Robots.txt File, Sitemap.xml and the XML schema

What the hell are these bots or robots?  

The robots exclusion protocol or simply robots.txt, is a standard used by most websites to communicate with web crawlers and other web robots. Yes, robots will be taking over the world, yeah sort of. Ever heard of HAL 9000?   The standard specifies how to tell the web robot about which areas of the website should not be processed or scanned. Even though you might attempt to block the bot from entering that security folder, it doesn’t mean that a human cannot try and break in.  Keep that in mind, it does expose your admin files in at text format. At any rate, here’s what one robots.txt code might look like in a website CMS system like WordPress but you can also get a proper cheap or free SEO plugin if you’re in a rush and don’t want to hard code it.

 

User-agent: *
Allow:/wp-content/uploads/
 Disallow:/cgi-bin/
 Disallow:/wp-admin/
 Sitemap: http://www.mybadasswebsite.com/sitemap.xml

As you can see, the disallow means no, and allow will let the web crawlers do their thing. So moving onto the site map (or sitemap). It’s a list of pages of a web site accessible to crawlers or users. It can be either a document in any form used as a planning tool for Web design, or a Web page that lists the pages on a Web site, typically organized in hierarchical fashion. It’s basically a directory that tells web crawlers to look and scan information in a basic xml format.  I’m not really the best expert in this field of SEO but I know Google doesn’t play around when you ignore these rules in their search engine. So this code below is an example sitemap.xml file that you might place in your main folder of your website directory.
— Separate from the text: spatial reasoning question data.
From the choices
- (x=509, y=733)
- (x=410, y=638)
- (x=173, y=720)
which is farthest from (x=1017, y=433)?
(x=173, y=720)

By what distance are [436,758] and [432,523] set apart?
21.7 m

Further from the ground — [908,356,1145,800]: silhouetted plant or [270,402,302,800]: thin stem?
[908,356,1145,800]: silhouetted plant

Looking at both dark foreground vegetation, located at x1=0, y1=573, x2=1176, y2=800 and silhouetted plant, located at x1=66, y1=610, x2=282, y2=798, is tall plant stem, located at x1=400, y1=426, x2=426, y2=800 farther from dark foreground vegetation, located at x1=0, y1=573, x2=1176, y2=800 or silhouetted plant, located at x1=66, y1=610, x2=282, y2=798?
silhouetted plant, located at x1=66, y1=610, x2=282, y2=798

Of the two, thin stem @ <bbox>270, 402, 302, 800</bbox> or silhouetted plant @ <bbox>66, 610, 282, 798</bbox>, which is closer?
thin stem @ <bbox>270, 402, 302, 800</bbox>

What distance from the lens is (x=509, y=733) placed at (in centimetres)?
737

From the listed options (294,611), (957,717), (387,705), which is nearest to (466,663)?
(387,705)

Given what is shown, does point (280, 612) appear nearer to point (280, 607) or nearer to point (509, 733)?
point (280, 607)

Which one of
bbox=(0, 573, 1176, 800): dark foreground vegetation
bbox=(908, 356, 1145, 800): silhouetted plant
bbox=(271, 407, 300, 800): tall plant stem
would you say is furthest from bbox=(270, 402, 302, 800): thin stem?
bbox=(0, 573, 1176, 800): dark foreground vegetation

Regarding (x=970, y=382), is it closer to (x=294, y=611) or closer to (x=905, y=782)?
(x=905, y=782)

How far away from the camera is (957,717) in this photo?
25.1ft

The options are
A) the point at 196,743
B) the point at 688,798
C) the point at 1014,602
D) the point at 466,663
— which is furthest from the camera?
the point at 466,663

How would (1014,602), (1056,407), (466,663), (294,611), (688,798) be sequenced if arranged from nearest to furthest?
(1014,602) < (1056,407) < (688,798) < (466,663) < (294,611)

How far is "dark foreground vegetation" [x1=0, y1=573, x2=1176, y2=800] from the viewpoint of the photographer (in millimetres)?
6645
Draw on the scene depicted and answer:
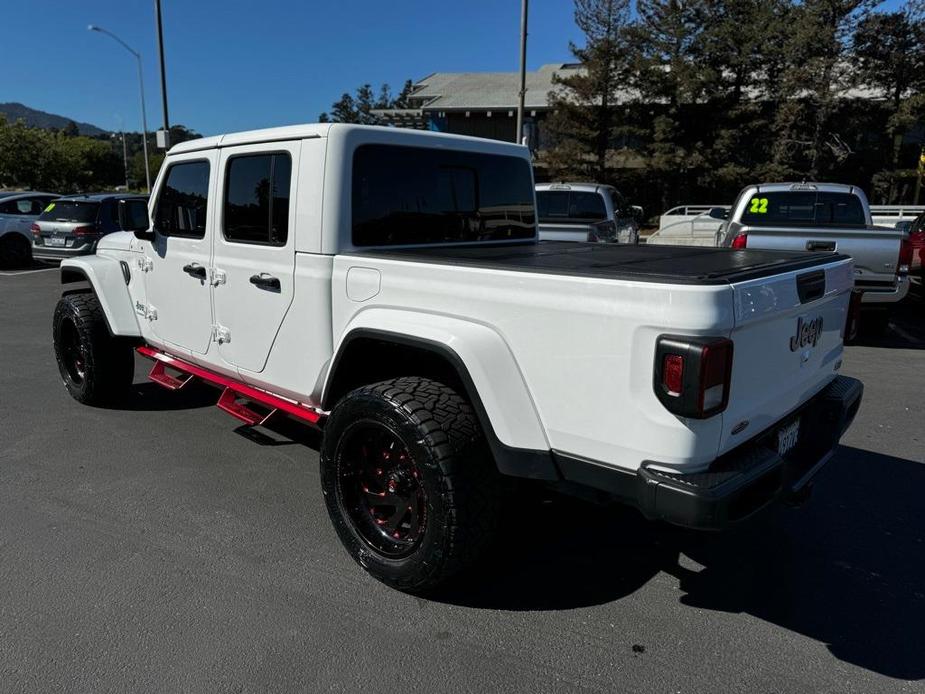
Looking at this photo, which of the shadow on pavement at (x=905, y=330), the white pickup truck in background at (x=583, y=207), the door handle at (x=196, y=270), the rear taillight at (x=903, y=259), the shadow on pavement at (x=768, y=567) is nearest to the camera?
the shadow on pavement at (x=768, y=567)

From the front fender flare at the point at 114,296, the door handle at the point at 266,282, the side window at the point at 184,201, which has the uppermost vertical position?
the side window at the point at 184,201

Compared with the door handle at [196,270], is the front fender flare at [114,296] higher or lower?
lower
<?xml version="1.0" encoding="UTF-8"?>
 <urlset xmlns="http://www.sitemaps.org/schemas/sitemap/0.9">
<url>
<loc>http://www.example.com/</loc>
<lastmod>2005-01-30</lastmod>
<changefreq>monthly</changefreq>
<priority>1.0</priority>
</url>
<url>
<loc>http://www.example.com/about.html</loc>
<lastmod>2005-03-21</lastmod>
<changefreq>monthly</changefreq>
<priority>0.8</priority>
</url>
</urlset>

There’s a lot more rules and meaning behind the location, change frequency and priority that is beyond my scope but you can find more info online from more dedicated web developers. As you see it’s probably easier to use a plugin device for wordpress. One of my favorite plugins for an automatic sitemap generator is the XML & Google News Sitemaps plugin. Once you get that installed, it’s a lot easier to update you posting. The plugin also creates a robots.txt file as well.  If you choose to do it manually, you can but it sucks.

Last but not least, it’s a good idea to add some basic meta data to the head section of your html5 website so the robots can follow you.  All this stuff is boring but it’s indexing your site and getting you started on search engine optimization.

 <meta name="robots" content="index, follow">
 <meta name="googlebot" content="index, follow">